Vu la procédure suivante :
Procédure contentieuse antérieure :
M. F... C..., agissant pour le compte de sa fille Mlle G... C..., et M. H... B... ont demandé au tribunal administratif de Nantes d'annuler la décision en date du 23 mai 2019 par laquelle la commission de recours contre les refus de visa d'entrée en France a confirmé la décision de l'autorité consulaire française à Islamabad refusant un visa d'entrée et de long séjour à M. H... B... et à Mlle G... C... en qualité de membres de famille d'un réfugié.
Par un jugement n° 1907592 du 19 décembre 2019, le tribunal administratif de Nantes a rejeté leur demande.
Procédure devant la cour :
Par une requête et un mémoire enregistrés les 7 février 2020 et 7 juillet 2020, MM. C... et B..., représentés par Me Chemin, demandent à la cour :
1°) d'annuler ce jugement du tribunal administratif de Nantes du 19 décembre 2019 ;
2°) d'annuler la décision du 22 mai 2019 de la commission de recours contre les refus de visa d'entrée en France et les décisions de l'autorité consulaire française au Pakistan du 24 janvier 2019 ;
3°) d'enjoindre à l'autorité consulaire française au Pakistan de délivrer les visas sollicités dans le délai d'un mois à compter de la décision à intervenir sous astreinte de 100 euros par jour de retard ;
4°) de mettre à la charge de l'Etat le versement de la somme de 2 500 euros sur le fondement des dispositions de l'article L. 761-1 du code de justice administrative.
Ils soutiennent que :
- le tribunal a méconnu les droits de la défense en se fondant sur un mémoire en défense produit le 13 novembre 2019 mais communiqué à leur conseil le 14 novembre 2019 à 12 heures, après la clôture de l'instruction ;
- en estimant que l'acte de naissance de Mlle G... C... n'était pas authentique, la commission de recours contre les refus de visa d'entrée en France a commis une erreur d'appréciation ;
- M. C... a déclaré son divorce à l'Office français de protection des réfugiés et apatrides ;
- l'authenticité de l'acte de naissance de M. H... B... n'est pas contestée.
Par un mémoire en défense, enregistré le 17 juin 2020, le ministre de l'intérieur conclut au rejet de la requête.
Il soutient que les moyens soulevés par les requérants ne sont pas fondés.

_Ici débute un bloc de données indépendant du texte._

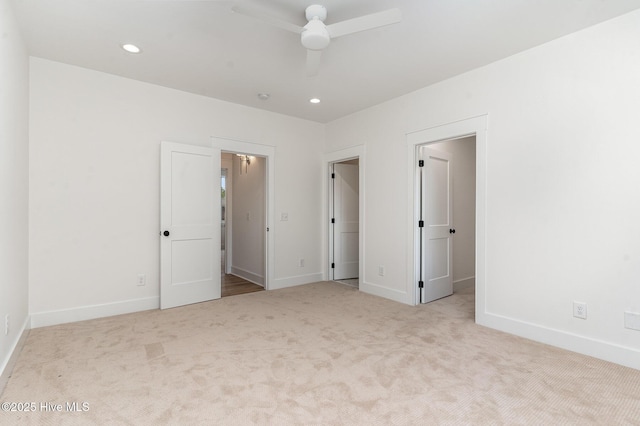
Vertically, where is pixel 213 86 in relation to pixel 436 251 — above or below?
above

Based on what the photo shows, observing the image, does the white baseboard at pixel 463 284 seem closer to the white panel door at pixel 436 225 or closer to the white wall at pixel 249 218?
the white panel door at pixel 436 225

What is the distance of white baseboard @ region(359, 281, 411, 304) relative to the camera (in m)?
4.09

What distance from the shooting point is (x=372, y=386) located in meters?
2.09

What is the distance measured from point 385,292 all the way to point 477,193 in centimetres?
179

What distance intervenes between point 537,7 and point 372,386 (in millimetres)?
2937

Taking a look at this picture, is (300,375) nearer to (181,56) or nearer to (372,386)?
(372,386)

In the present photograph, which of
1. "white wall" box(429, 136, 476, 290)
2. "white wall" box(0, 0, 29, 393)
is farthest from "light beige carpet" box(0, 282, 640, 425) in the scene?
"white wall" box(429, 136, 476, 290)

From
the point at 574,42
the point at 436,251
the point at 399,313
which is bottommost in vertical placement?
the point at 399,313

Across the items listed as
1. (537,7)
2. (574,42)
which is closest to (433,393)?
(537,7)

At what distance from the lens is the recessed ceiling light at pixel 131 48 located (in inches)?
115

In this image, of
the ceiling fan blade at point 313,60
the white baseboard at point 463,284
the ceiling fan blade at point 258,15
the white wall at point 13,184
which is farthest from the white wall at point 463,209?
the white wall at point 13,184

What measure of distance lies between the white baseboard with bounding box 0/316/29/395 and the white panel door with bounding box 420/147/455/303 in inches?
153

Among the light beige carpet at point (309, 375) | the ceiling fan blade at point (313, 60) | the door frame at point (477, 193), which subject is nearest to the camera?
the light beige carpet at point (309, 375)

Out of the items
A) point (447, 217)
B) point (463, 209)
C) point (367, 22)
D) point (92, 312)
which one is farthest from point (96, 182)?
point (463, 209)
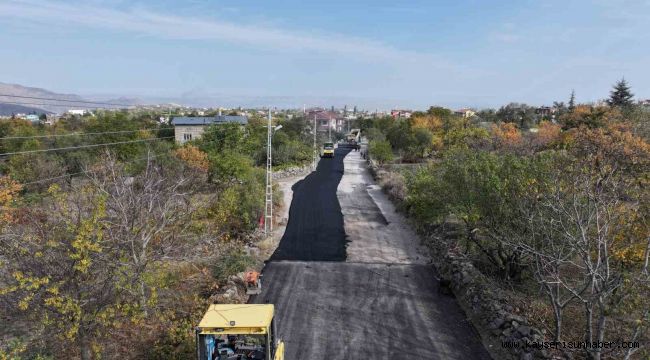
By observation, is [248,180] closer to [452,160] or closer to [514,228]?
[452,160]

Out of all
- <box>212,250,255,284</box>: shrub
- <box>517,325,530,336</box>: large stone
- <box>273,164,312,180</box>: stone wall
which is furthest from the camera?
<box>273,164,312,180</box>: stone wall

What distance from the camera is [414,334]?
12914 millimetres

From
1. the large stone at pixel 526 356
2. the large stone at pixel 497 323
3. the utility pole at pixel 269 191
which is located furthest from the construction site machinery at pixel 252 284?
the large stone at pixel 526 356

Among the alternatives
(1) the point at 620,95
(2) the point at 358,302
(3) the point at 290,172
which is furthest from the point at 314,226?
(1) the point at 620,95

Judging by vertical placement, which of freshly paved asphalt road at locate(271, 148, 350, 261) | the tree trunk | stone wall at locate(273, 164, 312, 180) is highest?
the tree trunk

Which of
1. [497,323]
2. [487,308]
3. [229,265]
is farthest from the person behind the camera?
[229,265]

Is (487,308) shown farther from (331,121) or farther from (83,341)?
(331,121)

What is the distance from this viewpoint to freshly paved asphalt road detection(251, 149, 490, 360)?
1222 cm

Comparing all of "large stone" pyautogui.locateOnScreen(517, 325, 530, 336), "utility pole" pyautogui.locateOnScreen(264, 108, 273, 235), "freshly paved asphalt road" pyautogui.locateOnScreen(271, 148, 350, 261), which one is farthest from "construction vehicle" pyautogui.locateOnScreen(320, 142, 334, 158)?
"large stone" pyautogui.locateOnScreen(517, 325, 530, 336)

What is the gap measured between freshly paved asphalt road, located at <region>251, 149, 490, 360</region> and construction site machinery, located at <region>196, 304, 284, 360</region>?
265 cm

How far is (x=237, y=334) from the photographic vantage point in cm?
A: 891

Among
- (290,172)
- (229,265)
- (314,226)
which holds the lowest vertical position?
(314,226)

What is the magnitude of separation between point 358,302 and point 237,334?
702 centimetres

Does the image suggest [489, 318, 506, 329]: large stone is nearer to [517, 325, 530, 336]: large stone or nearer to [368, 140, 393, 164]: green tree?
[517, 325, 530, 336]: large stone
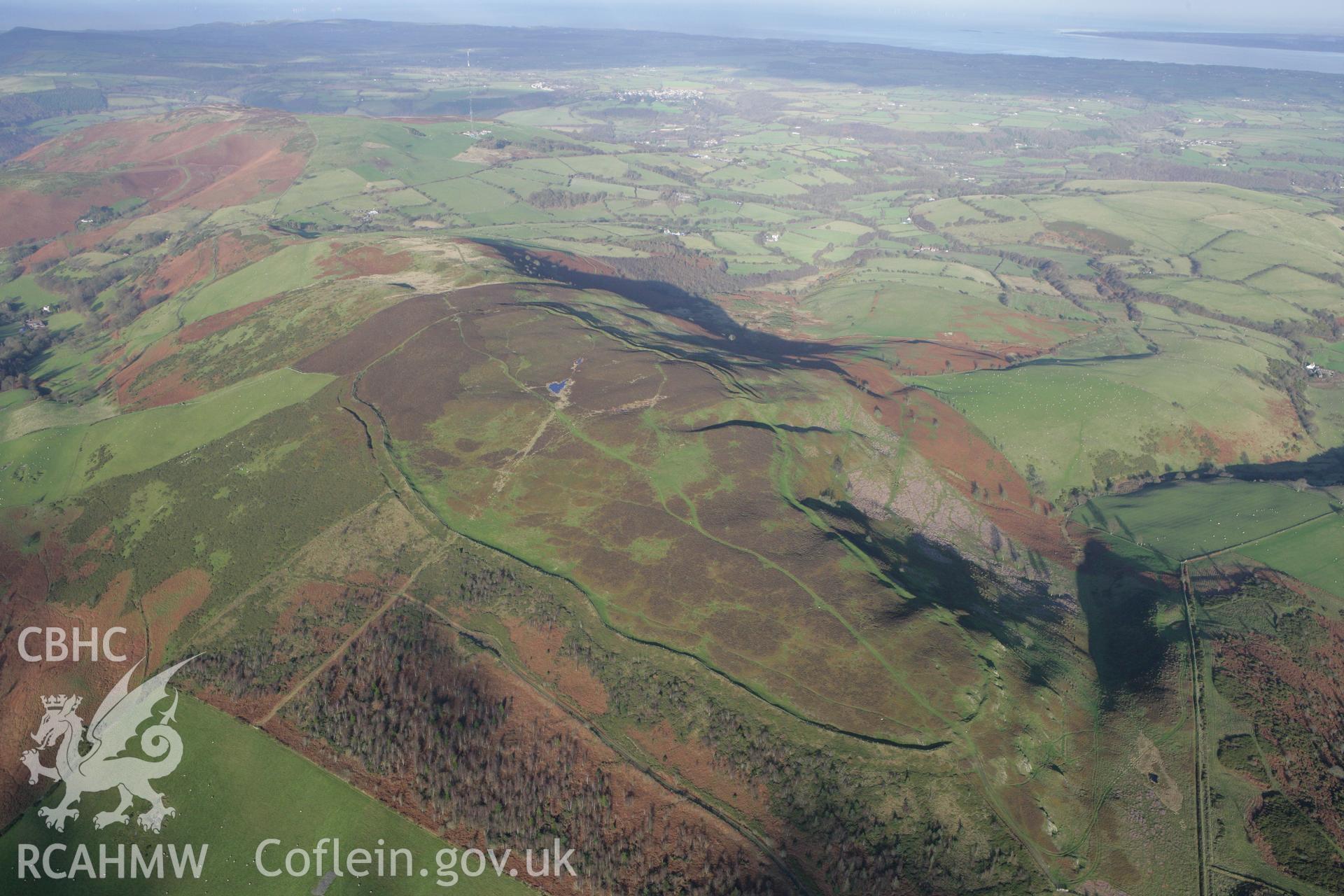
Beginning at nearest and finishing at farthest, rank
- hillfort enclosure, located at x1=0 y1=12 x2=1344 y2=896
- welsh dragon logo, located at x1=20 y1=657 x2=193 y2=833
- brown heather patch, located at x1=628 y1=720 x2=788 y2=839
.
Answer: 1. hillfort enclosure, located at x1=0 y1=12 x2=1344 y2=896
2. brown heather patch, located at x1=628 y1=720 x2=788 y2=839
3. welsh dragon logo, located at x1=20 y1=657 x2=193 y2=833

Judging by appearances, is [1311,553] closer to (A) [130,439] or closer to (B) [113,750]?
(B) [113,750]

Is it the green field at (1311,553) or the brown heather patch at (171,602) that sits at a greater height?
the brown heather patch at (171,602)

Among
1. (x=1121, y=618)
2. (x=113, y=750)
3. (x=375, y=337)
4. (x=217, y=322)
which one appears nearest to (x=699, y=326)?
(x=375, y=337)

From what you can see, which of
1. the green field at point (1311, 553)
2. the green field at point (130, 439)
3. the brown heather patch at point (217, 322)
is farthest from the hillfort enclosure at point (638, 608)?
the brown heather patch at point (217, 322)

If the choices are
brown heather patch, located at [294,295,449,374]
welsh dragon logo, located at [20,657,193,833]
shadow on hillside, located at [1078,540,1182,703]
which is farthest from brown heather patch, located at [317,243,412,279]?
shadow on hillside, located at [1078,540,1182,703]

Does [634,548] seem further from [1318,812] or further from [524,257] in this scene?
[524,257]

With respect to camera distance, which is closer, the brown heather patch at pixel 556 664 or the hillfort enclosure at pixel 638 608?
the hillfort enclosure at pixel 638 608

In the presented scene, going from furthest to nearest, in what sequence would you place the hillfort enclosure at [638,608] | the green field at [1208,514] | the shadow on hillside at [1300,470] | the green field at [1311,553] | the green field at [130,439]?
the shadow on hillside at [1300,470]
the green field at [130,439]
the green field at [1208,514]
the green field at [1311,553]
the hillfort enclosure at [638,608]

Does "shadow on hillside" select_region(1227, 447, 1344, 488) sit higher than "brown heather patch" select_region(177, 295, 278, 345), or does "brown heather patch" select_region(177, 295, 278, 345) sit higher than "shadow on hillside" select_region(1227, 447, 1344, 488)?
"brown heather patch" select_region(177, 295, 278, 345)

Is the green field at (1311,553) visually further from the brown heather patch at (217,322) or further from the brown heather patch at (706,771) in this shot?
the brown heather patch at (217,322)

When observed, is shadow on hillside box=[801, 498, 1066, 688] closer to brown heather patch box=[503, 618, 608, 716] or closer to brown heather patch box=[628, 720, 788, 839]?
brown heather patch box=[628, 720, 788, 839]
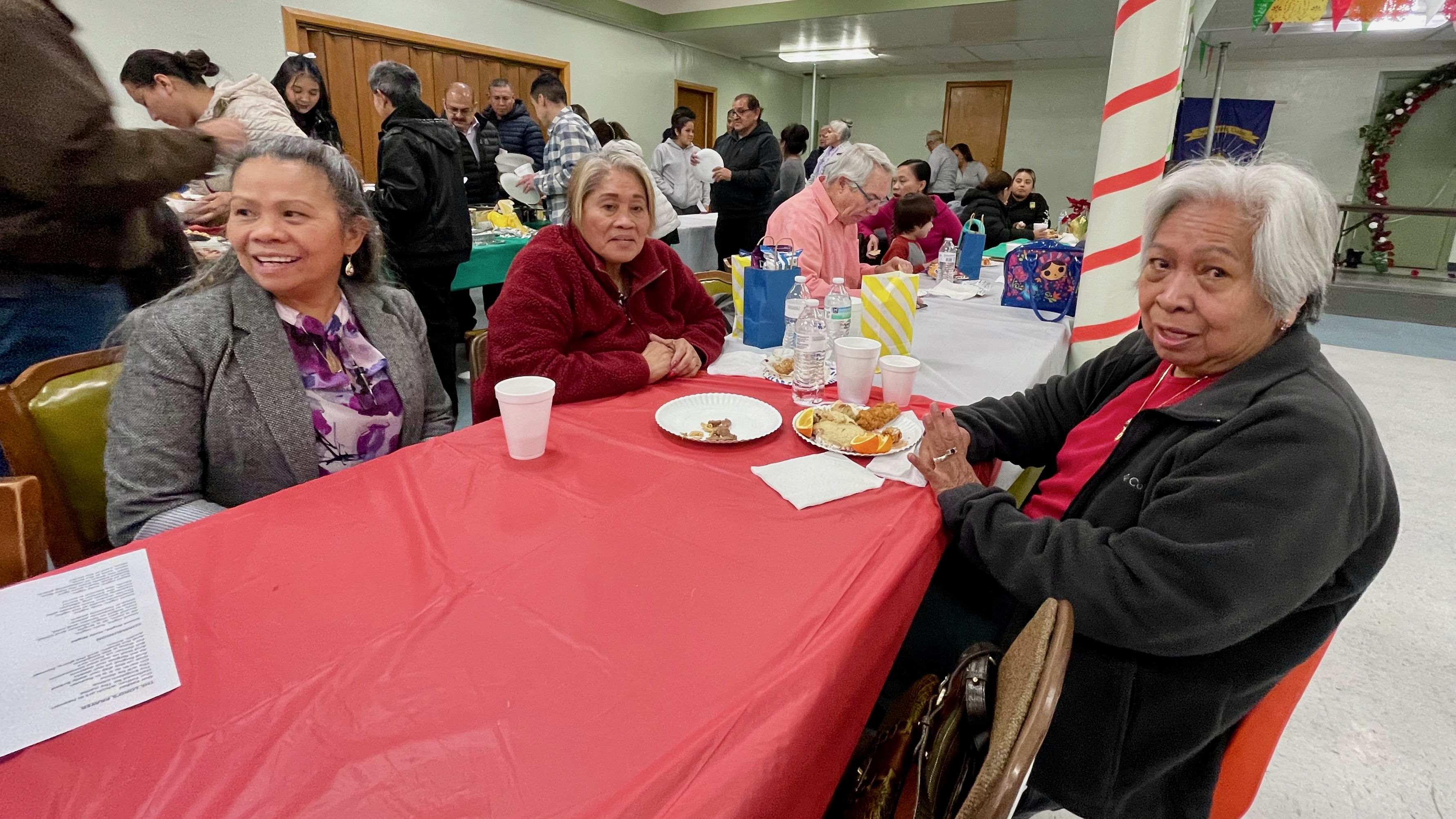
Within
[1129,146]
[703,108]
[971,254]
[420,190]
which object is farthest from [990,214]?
[703,108]

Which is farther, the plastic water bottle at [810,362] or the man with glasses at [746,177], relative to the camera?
the man with glasses at [746,177]

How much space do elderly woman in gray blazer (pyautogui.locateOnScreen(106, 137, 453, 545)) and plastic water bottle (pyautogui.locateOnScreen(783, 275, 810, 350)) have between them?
3.41 ft

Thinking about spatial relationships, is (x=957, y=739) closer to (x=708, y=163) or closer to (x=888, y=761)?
(x=888, y=761)

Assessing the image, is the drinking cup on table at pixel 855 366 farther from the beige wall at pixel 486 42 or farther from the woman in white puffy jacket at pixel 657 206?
the beige wall at pixel 486 42

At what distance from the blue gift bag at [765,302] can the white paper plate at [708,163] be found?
3.69 metres

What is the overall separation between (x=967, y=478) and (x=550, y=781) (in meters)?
0.87

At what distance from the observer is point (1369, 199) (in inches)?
380

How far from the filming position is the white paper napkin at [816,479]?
1165 millimetres

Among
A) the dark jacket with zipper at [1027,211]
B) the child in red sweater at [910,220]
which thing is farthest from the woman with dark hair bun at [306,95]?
the dark jacket with zipper at [1027,211]

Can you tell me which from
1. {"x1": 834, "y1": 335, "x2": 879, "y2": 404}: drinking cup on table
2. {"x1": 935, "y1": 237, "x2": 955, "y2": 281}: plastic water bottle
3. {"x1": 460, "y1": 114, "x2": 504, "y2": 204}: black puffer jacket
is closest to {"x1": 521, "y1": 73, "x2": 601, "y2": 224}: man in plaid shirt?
{"x1": 460, "y1": 114, "x2": 504, "y2": 204}: black puffer jacket

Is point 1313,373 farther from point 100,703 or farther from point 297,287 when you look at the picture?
point 297,287

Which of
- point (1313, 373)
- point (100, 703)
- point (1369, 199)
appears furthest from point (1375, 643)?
point (1369, 199)

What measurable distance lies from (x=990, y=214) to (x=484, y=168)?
390 cm

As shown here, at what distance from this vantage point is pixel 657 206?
252 centimetres
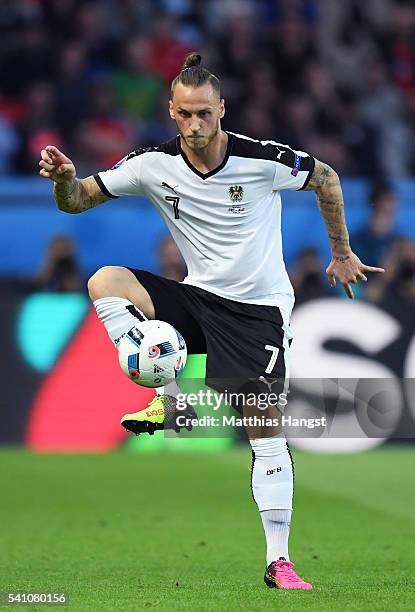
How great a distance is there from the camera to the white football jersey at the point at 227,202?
21.4 feet

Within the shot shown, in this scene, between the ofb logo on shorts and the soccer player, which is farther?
the ofb logo on shorts

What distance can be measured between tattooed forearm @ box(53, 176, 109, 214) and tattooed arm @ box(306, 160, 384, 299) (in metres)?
1.03

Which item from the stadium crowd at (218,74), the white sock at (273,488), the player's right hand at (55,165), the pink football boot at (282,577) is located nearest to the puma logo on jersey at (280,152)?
the player's right hand at (55,165)

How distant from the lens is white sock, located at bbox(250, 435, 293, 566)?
252 inches

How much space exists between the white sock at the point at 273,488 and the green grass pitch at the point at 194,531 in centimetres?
24

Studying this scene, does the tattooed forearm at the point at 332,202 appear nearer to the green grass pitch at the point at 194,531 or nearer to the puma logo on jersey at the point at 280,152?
the puma logo on jersey at the point at 280,152

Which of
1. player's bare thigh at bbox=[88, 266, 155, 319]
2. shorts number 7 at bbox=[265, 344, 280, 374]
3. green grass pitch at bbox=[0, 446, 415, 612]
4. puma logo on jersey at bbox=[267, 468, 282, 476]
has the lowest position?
green grass pitch at bbox=[0, 446, 415, 612]

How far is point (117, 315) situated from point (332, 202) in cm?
125

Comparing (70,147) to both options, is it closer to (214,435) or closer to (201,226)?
(214,435)

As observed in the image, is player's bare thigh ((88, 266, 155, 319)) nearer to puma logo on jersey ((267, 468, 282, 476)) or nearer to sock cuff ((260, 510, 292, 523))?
puma logo on jersey ((267, 468, 282, 476))

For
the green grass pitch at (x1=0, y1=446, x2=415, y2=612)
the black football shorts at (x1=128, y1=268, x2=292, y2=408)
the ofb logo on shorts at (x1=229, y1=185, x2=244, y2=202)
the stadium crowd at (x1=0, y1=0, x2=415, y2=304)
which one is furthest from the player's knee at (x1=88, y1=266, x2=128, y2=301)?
the stadium crowd at (x1=0, y1=0, x2=415, y2=304)

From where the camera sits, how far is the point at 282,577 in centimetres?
623

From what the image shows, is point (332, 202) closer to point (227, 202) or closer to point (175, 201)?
point (227, 202)

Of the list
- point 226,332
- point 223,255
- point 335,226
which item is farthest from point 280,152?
point 226,332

Vu les autres pièces du dossier.
Vu :
- la convention européenne de sauvegarde des droits de l'homme et des libertés fondamentales ;
- le code de l'entrée et du séjour des étrangers et du droit d'asile ;
- le code de justice administrative.
Le président de la formation de jugement a dispensé le rapporteur public, sur sa proposition, de prononcer des conclusions à l'audience.
Les parties ont été régulièrement averties du jour de l'audience.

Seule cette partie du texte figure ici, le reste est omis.